Excerpts of spatial question data
★ ★ ★ ★

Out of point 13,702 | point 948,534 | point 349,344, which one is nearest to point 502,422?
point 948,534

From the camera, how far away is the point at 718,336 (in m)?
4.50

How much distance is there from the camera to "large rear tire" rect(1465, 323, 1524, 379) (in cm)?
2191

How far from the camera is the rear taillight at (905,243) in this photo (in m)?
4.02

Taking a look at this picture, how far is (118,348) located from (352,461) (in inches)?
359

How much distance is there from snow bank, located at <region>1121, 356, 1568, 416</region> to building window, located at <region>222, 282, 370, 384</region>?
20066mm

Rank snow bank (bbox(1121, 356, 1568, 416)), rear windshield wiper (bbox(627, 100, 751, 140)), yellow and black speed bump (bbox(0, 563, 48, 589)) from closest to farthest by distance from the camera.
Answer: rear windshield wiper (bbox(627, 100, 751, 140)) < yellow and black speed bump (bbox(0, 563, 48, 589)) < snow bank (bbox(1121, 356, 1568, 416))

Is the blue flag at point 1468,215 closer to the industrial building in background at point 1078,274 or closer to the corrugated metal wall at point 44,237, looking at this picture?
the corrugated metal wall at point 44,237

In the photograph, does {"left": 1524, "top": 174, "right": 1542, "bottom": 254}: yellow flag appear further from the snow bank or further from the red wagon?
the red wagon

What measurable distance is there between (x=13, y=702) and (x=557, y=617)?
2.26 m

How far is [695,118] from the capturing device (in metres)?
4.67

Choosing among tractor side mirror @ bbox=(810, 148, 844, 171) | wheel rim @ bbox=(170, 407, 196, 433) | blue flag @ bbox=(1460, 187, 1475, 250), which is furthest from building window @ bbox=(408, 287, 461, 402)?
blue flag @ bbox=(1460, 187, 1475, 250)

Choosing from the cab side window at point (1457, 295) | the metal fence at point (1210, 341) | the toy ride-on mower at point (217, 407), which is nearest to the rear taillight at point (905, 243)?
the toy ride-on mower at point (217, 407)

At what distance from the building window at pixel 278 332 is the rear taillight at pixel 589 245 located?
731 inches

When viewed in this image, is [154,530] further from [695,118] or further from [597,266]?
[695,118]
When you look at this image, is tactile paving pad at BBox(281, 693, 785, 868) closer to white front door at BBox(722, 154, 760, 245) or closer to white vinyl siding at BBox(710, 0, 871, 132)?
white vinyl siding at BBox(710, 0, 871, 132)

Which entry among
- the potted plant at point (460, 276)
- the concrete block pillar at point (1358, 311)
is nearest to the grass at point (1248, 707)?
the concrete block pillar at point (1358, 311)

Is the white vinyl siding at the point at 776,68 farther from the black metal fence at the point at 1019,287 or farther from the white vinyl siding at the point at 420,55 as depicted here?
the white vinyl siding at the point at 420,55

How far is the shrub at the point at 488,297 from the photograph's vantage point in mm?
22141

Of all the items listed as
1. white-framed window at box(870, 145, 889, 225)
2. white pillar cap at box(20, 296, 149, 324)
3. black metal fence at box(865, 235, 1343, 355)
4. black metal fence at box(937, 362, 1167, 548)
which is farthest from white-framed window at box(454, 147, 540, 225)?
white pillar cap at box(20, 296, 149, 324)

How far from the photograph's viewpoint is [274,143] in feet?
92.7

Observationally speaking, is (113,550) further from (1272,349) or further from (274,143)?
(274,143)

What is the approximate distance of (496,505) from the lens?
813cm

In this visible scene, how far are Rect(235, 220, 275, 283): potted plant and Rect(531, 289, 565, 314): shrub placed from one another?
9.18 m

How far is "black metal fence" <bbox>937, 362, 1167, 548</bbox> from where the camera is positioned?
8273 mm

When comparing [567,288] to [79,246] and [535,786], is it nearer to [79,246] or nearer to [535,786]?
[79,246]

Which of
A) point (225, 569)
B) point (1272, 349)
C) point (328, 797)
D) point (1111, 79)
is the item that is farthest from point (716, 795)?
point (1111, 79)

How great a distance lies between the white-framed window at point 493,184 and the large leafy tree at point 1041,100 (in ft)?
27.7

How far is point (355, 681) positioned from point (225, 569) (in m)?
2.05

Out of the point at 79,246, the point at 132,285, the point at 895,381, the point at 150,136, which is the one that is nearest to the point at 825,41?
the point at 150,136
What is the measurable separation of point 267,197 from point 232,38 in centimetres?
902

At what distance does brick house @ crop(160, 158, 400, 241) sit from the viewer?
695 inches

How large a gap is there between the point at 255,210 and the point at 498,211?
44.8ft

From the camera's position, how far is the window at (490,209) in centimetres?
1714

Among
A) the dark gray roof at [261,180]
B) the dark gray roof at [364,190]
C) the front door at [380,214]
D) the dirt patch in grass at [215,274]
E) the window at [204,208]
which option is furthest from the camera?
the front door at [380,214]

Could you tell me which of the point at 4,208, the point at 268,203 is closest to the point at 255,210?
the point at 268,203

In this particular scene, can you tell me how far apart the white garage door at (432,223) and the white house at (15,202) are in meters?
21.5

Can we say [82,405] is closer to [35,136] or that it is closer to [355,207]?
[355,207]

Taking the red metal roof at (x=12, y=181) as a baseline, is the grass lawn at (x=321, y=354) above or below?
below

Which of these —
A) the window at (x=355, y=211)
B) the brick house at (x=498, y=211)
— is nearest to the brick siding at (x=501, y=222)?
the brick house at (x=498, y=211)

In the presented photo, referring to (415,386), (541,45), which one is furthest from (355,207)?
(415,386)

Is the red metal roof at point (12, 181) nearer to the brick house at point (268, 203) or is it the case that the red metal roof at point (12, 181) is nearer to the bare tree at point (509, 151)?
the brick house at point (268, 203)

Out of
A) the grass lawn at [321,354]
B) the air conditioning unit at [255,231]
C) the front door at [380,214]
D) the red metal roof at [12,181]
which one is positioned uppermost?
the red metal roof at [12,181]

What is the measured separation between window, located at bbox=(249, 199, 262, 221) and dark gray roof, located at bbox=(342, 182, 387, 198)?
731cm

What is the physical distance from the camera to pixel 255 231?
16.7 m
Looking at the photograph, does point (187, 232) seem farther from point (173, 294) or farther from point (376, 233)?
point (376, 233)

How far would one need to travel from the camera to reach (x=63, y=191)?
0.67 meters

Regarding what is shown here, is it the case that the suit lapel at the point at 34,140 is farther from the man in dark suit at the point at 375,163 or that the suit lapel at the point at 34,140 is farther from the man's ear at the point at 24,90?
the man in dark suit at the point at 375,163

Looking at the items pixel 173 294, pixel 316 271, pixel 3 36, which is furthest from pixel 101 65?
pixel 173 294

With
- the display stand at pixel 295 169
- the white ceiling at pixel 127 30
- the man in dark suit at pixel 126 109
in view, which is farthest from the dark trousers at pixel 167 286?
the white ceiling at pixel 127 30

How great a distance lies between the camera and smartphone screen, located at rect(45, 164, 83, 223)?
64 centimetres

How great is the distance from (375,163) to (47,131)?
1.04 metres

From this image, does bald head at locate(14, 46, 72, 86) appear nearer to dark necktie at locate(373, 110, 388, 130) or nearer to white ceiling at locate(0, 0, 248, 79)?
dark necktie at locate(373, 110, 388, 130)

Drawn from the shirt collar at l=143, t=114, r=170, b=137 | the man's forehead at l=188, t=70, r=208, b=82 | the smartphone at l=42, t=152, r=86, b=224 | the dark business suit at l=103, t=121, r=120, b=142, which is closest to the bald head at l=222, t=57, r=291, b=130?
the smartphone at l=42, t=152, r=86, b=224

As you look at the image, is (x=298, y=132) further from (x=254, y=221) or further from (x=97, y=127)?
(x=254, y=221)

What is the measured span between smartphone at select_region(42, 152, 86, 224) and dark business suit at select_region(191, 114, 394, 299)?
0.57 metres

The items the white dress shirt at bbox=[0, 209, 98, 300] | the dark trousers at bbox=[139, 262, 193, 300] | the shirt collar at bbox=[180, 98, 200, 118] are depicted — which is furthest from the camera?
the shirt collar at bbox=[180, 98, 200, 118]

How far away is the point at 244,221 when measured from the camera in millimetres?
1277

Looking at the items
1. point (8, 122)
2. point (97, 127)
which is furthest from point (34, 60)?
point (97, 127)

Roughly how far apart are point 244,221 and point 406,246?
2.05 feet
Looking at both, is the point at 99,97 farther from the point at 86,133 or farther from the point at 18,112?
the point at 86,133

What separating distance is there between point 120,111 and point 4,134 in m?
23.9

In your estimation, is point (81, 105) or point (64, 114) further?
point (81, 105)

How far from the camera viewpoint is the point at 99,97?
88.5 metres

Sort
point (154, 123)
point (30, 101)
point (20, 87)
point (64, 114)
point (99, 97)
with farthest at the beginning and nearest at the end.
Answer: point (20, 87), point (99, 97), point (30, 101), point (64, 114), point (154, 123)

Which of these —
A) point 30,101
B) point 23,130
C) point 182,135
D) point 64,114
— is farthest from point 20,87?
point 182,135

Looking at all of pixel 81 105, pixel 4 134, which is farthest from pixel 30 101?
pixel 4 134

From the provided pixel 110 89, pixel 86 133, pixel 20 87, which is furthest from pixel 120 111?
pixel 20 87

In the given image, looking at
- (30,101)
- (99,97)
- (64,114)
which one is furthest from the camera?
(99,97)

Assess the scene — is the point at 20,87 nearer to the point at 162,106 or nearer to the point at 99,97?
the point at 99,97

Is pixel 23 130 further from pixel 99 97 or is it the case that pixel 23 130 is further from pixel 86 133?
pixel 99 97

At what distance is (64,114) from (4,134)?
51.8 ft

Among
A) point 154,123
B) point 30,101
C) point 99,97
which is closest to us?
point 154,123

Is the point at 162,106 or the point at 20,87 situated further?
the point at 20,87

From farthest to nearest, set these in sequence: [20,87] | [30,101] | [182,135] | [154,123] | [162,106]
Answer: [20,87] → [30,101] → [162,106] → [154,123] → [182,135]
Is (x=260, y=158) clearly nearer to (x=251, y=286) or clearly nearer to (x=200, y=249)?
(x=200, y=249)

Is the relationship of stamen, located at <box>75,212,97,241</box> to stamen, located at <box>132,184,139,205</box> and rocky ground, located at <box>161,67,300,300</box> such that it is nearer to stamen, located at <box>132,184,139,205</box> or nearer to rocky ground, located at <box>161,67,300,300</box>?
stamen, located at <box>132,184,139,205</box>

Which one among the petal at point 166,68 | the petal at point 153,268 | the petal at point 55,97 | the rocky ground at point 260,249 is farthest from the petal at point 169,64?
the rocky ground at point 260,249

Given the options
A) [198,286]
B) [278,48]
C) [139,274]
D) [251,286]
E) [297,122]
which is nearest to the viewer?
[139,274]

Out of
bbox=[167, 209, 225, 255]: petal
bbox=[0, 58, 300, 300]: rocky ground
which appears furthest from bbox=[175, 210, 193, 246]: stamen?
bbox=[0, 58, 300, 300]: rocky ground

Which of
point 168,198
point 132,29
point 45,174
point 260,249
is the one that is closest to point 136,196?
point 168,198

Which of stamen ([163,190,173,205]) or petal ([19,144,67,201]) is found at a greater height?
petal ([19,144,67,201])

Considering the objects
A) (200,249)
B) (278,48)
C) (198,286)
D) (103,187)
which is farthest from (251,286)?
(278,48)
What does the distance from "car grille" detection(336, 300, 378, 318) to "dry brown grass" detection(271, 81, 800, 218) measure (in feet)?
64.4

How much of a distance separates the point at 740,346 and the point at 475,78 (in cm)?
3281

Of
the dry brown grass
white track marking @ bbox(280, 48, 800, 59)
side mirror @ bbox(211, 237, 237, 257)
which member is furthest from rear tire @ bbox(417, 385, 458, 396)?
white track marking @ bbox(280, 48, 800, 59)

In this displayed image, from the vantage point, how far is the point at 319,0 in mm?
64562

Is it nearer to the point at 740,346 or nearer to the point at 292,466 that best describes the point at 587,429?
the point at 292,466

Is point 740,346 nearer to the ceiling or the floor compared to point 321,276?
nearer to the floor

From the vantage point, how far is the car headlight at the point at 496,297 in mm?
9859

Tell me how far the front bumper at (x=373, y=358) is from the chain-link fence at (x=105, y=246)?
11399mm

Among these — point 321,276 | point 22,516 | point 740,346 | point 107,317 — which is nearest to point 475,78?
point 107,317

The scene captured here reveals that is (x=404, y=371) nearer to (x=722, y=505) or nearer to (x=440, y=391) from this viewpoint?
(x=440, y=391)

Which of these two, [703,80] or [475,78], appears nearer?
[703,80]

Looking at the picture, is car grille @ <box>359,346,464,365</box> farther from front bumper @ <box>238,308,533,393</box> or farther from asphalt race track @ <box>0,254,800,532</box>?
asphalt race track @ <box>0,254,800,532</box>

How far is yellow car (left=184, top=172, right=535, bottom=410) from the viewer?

★ ★ ★ ★

◆ TASK TO COMPLETE ◆
From the line holding "Among these —" through the last line above, reproduce each line exactly and add nothing.

◆ IN RESPONSE ◆
Among these — point 321,276 | point 22,516 | point 740,346 | point 107,317 — which is nearest to point 475,78?
point 107,317

The scene captured here reveals that is (x=404, y=371) nearer to (x=722, y=505) or nearer to (x=440, y=391) from this viewpoint?
(x=440, y=391)

Which of these two, [703,80] or [475,78], appears nearer?
[703,80]

Looking at the picture, is car grille @ <box>359,346,464,365</box> farther from front bumper @ <box>238,308,533,393</box> or farther from asphalt race track @ <box>0,254,800,532</box>?
asphalt race track @ <box>0,254,800,532</box>

How far is yellow car (left=184, top=172, right=535, bottom=410) from the viewer?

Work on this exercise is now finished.